==== INFORMATION PROVIDED ====

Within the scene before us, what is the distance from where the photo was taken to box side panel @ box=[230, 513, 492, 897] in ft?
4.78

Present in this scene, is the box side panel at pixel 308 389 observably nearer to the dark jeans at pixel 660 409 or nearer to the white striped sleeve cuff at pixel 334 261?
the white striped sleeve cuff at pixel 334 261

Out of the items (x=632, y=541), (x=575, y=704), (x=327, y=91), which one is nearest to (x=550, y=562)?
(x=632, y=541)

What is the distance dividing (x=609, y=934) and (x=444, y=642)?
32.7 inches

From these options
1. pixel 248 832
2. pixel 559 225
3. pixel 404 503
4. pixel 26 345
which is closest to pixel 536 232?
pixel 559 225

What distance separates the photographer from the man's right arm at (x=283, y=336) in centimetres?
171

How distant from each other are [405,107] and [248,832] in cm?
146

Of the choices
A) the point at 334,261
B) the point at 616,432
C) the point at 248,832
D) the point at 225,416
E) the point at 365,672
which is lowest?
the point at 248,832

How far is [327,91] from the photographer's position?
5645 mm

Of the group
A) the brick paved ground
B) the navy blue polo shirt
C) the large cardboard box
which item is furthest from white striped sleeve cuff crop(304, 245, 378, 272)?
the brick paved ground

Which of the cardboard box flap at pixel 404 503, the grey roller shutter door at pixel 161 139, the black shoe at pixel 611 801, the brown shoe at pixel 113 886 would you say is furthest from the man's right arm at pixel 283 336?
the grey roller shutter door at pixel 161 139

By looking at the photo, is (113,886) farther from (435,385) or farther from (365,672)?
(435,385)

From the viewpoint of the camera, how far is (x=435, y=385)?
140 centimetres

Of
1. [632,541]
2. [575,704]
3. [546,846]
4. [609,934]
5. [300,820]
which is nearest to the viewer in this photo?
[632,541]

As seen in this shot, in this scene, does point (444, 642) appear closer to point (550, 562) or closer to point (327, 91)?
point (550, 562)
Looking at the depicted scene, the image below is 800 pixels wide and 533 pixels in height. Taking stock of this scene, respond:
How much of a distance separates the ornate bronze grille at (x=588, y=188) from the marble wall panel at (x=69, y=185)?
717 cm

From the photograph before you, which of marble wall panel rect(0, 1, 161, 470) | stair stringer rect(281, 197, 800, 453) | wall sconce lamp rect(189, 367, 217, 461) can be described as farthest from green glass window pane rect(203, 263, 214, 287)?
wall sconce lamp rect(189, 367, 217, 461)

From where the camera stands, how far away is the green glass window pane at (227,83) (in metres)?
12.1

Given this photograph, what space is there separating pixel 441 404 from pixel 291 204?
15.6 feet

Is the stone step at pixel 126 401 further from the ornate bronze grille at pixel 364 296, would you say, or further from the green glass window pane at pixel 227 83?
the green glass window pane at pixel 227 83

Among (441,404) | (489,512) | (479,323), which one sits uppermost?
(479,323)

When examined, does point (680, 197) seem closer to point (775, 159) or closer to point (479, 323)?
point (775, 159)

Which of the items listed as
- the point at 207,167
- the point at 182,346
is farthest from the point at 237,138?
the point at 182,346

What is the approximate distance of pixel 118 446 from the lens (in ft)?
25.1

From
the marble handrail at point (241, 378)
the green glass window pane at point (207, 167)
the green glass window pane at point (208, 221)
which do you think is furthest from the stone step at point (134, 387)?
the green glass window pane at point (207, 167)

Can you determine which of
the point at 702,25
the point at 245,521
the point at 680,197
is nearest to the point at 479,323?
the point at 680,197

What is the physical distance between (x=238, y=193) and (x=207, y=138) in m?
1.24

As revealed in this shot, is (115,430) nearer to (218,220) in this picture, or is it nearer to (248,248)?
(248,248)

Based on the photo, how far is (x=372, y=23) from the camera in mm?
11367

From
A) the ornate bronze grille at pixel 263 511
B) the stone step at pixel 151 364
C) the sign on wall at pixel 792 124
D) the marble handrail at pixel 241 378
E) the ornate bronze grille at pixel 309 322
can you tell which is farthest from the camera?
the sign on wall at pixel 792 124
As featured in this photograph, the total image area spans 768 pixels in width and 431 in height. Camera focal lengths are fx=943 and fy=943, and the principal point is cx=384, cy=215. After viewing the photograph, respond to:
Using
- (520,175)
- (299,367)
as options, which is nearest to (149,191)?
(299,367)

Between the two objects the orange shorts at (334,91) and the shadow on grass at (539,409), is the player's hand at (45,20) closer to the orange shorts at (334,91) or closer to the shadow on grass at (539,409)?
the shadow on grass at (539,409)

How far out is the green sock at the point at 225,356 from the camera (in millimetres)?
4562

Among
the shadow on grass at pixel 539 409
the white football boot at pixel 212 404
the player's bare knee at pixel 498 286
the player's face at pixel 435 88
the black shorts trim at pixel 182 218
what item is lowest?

====

» **PROBLEM**: Exact repetition is required for the lines from the one that contains "Between the two" through the final line; leave out everything else.

» **COMPLETED TASK**:
Between the two objects the orange shorts at (334,91) and the shadow on grass at (539,409), is the player's hand at (45,20) closer to the orange shorts at (334,91) or closer to the shadow on grass at (539,409)?
the shadow on grass at (539,409)

How far out is the green sock at the point at 225,356 from the camera (in millimetres)?
4562

Among
the shadow on grass at pixel 539 409
the white football boot at pixel 212 404
the player's bare knee at pixel 498 286
the player's face at pixel 435 88
the black shorts trim at pixel 182 218
what item is lowest?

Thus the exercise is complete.